> **Exercise details**: Which mailing list does the email header below come from, according to its archive line?

> **Extract**:
___

Re: [PATCH 13/16] iommupt: Add the x86 PAE page table format

public inbox for kvm@vger.kernel.org
 help / color / mirror / Atom feed

From: Sean Christopherson <seanjc@google.com>
To: Jason Gunthorpe <jgg@nvidia.com>
Cc: Alejandro Jimenez <alejandro.j.jimenez@oracle.com>,
	Lu Baolu <baolu.lu@linux.intel.com>,
	 David Hildenbrand <david@redhat.com>,
	Christoph Hellwig <hch@lst.de>,
	iommu@lists.linux.dev,  Joao Martins <joao.m.martins@oracle.com>,
	Kevin Tian <kevin.tian@intel.com>,
	kvm@vger.kernel.org,  linux-mm@kvack.org,
	Pasha Tatashin <pasha.tatashin@soleen.com>,
	 Peter Xu <peterx@redhat.com>,
	Ryan Roberts <ryan.roberts@arm.com>,
	 Tina Zhang <tina.zhang@intel.com>
Subject: Re: [PATCH 13/16] iommupt: Add the x86 PAE page table format
Date: Fri, 16 Aug 2024 12:21:18 -0700	[thread overview]
Message-ID: <Zr-mrsewGxXt1rAC@google.com> (raw)

___

> **Data records**:
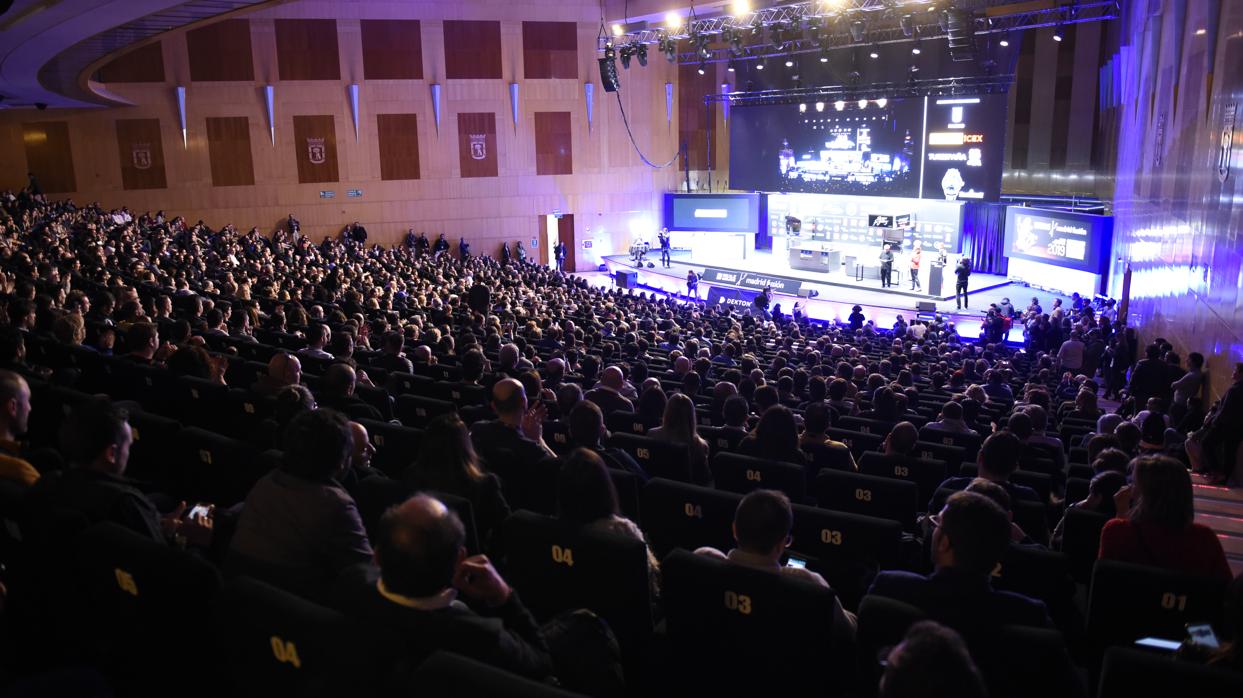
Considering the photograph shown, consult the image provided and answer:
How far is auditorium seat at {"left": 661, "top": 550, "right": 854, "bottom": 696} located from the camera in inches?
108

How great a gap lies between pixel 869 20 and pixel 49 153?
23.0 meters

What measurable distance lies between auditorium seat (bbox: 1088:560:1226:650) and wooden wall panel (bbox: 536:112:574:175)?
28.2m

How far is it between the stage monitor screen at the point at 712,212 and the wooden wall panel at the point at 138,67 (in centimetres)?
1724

___

> **Worked solution**: The kvm@vger.kernel.org list.